Table 2: A majoritarian inconsistency

‘p’ / ‘if p then q’ / ‘q’
Individual 1 / True / True / True
Individual 2 / True / False / False
Individual 3 / False / True / False
Majority / True / True / False

Then a majority of experts judges ‘p’ to be true, a majority judges ‘if p then q’ to be true, and yet a majority judges ‘q’ to be false. The set of propositions accepted by a majority – ‘p’, ‘if p then q’, and ‘not q’ – is incoherent in two senses here. First, it violates consistency, defined as the requirement that it must be possible for the propositions in the set to be simultaneously true. And second, it fails to be deductively closed, where deductive closure is the requirement that, if the set of accepted propositions entails another proposition that is also on the agenda, then that other proposition should be accepted as well. In the present example, although ‘p’ and ‘if p then q’, which are both collectively accepted, logically entail ‘q’, the latter proposition is not accepted. Clearly, the expert panel fails to meet the coherence challenge in this example.

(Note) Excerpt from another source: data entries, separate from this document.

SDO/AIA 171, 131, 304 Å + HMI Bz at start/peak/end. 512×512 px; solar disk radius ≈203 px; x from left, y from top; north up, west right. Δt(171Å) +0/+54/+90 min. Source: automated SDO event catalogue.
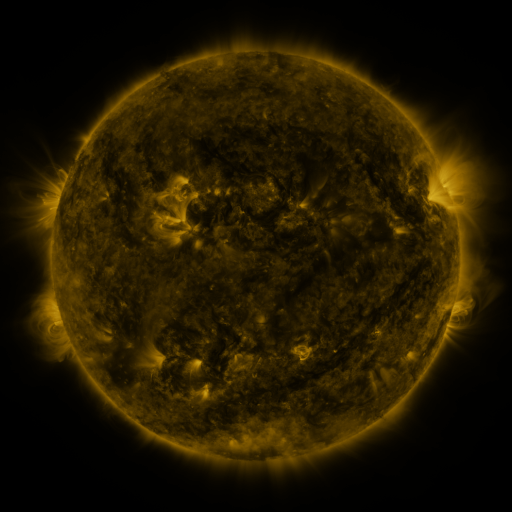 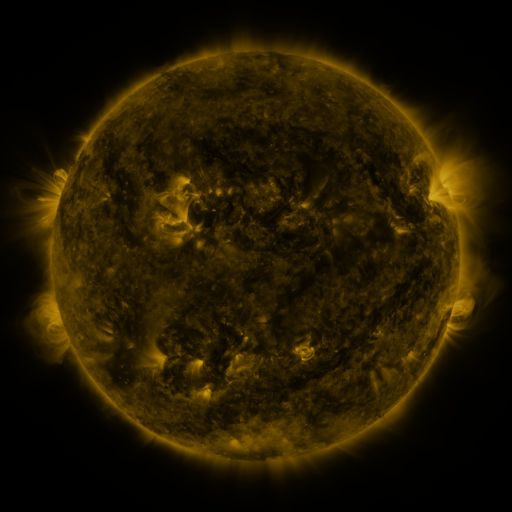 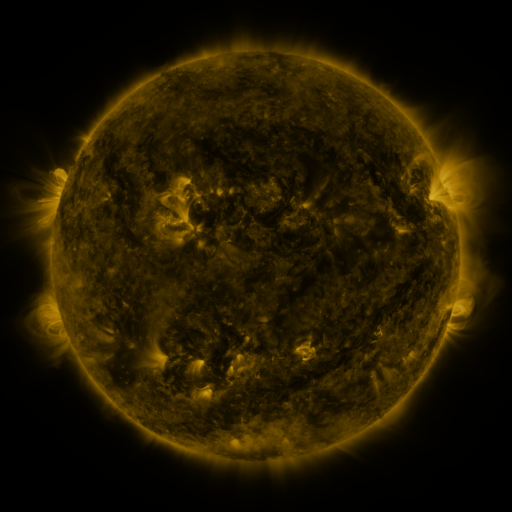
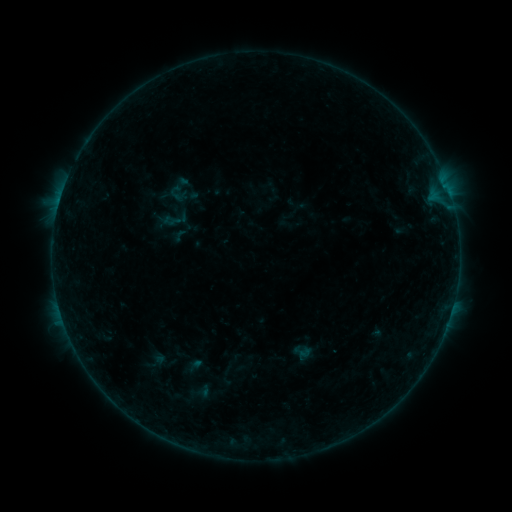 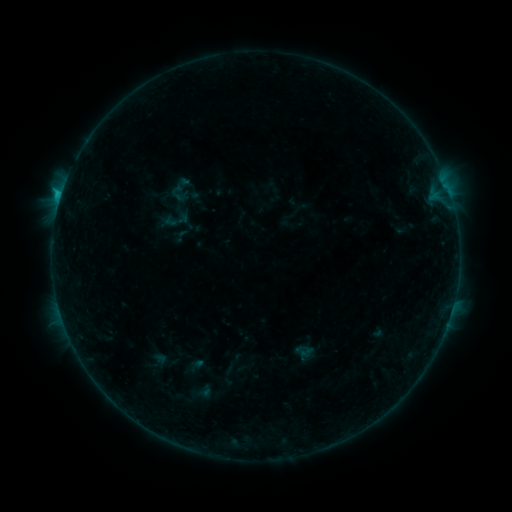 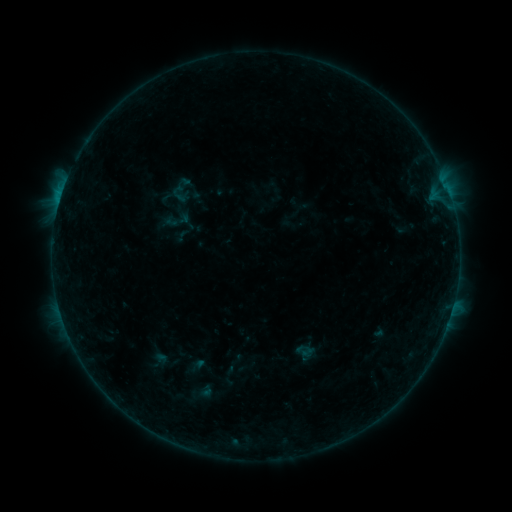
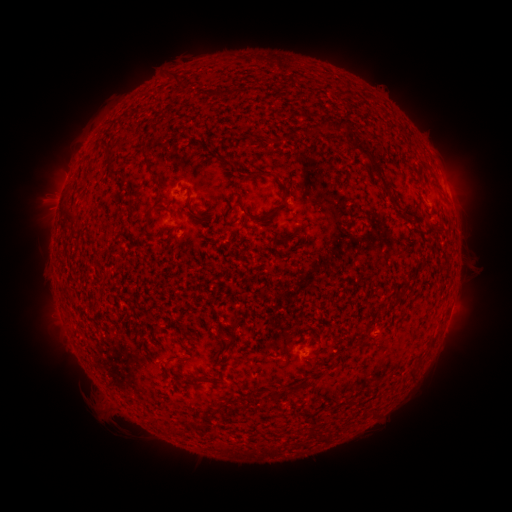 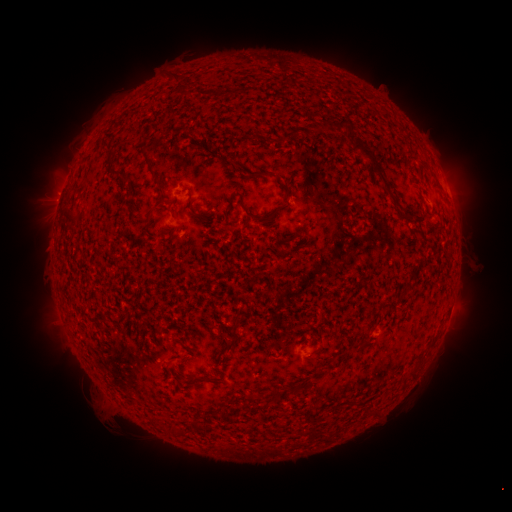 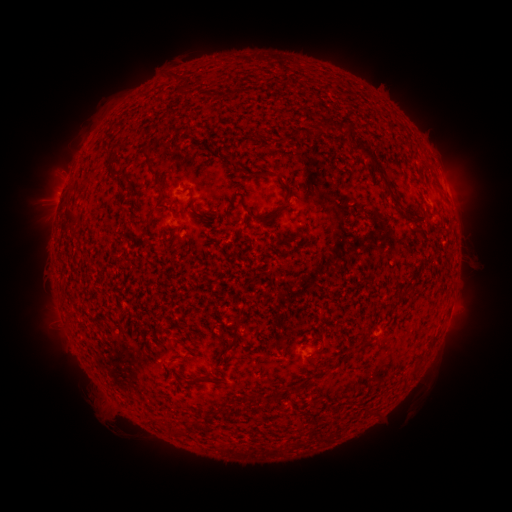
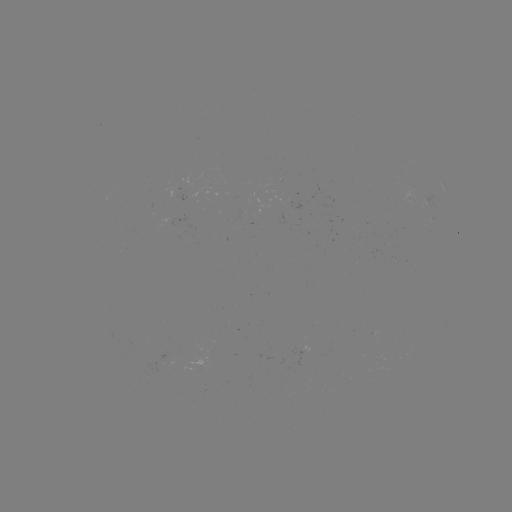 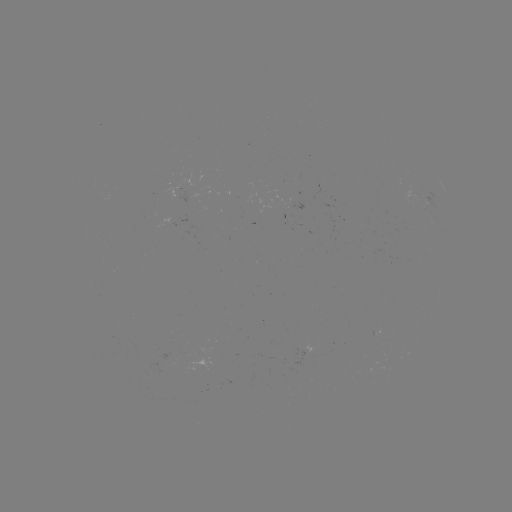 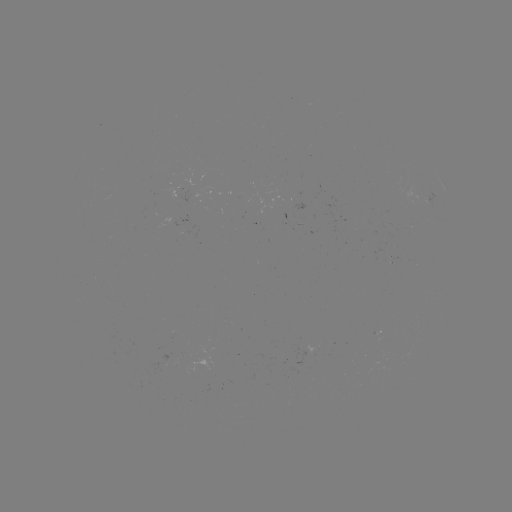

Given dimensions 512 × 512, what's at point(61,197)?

The second example to be presented is a historical one, reported by Elster (2007, pp. 410-411), concerning the debates in the French Constituent Assembly of 1789 on whether the country should introduce a bicameral or a unicameral system.[6] In very simplified terms, the members of the Assembly had to make judgments on three propositions (and their negations):

‘p’: It is desirable to stabilize the regime.

‘q’: Bicameralism (as opposed to unicameralism) will stabilize the regime.

‘r’: It is desirable to introduce bicameralism (as opposed to unicameralism).

The background assumption is that ‘r’ is to be accepted if and only if both ‘p’ and ‘q’ are accepted. As Elster reports, the Assembly was divided into three groups of roughly equal size. The reactionary right wanted to destabilize the regime but thought that bicameralism would stabilize it, and therefore opposed bicameralism. The moderate centrists wanted to stabilize the regime and thought that bicameralism would do so, and therefore supported bicameralism. The radical left, finally, wanted to stabilize the regime but thought that bicameralism would have the opposite effect, and hence opposed bicameralism. Thus the individual judgments were as shown in Table 3.

Table 3: The French Constituent Assembly

‘p’ / ‘q’ / ‘r’
Reactionaries / False / True / False
Moderates / True / True / True
Radicals / True / False / False
Majority / True / True / False

The overall majority judgments in this example – the acceptance of ‘p’ and ‘q’ and the rejection of ‘r’ – are clearly inconsistent relative to the background assumption that ‘r if and only if p and q’. As Elster observes, bicameralism was defeated because the Assembly ultimately voted on proposition ‘r’. However, he also argues that if the Assembly had explicitly voted on each of ‘p’ and ‘q’ and none of the groups had strategically misrepresented their opinions – which he recognizes to be big ifs – then the outcome might have been the opposite one. In any case, the example suggests that the Constituent Assembly failed to meet the coherence challenge.[7]